*** Opening of PROVIDED DATA ***
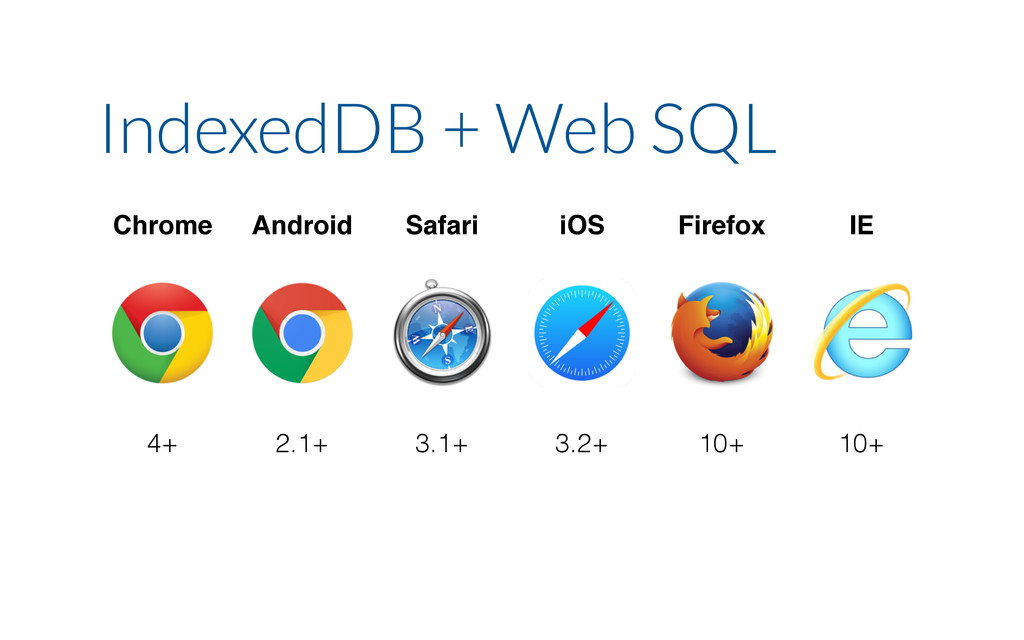 Chrome Android Safari iOS Firefox IE 4+ 2.1+ 3....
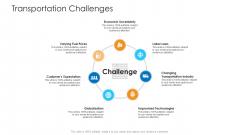Logistics Management Framework Transportation Challenges Structure PDF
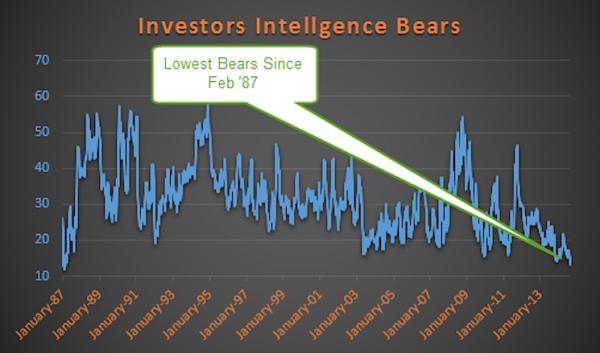 investors intelligence lowest bears_poll september 2014
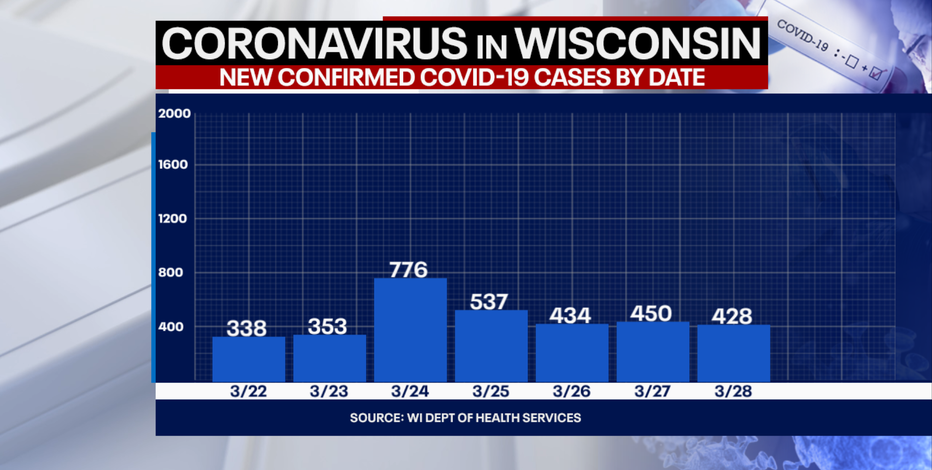 DHS: 428 new positive cases of COVID-19 in WI, no new deaths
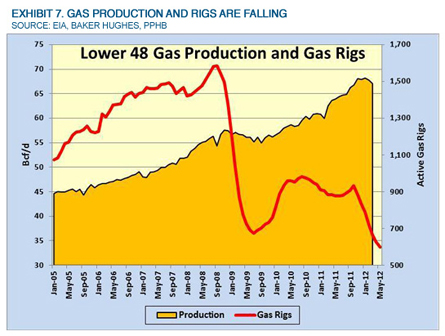 Musings: After 7 1/2 Months of Lower Gas Rigs, Production Finally Falls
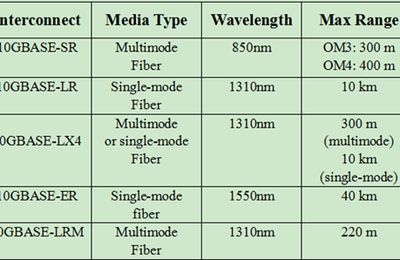 Introduction to Three 10G Cabling Standards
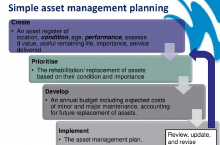 asset management presentation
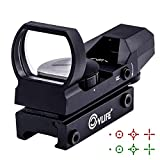 Top 10 Best Dot Sight With Weavers 2020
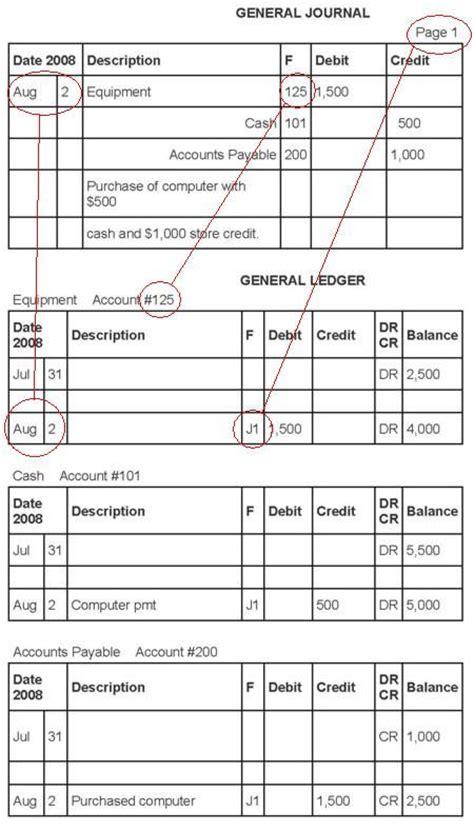 accounting templates   files basics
*** Close of PROVIDED DATA ***
_ASSIGNED TASK_
Extract only the lines from the one that contains "Top 10 Best Dot Sight With Weavers 2020" through the end of the records, inclusive, and omit every picture.

_SOLVED PROBLEM_
 Top 10 Best Dot Sight With Weavers 2020
 accounting templates   files basics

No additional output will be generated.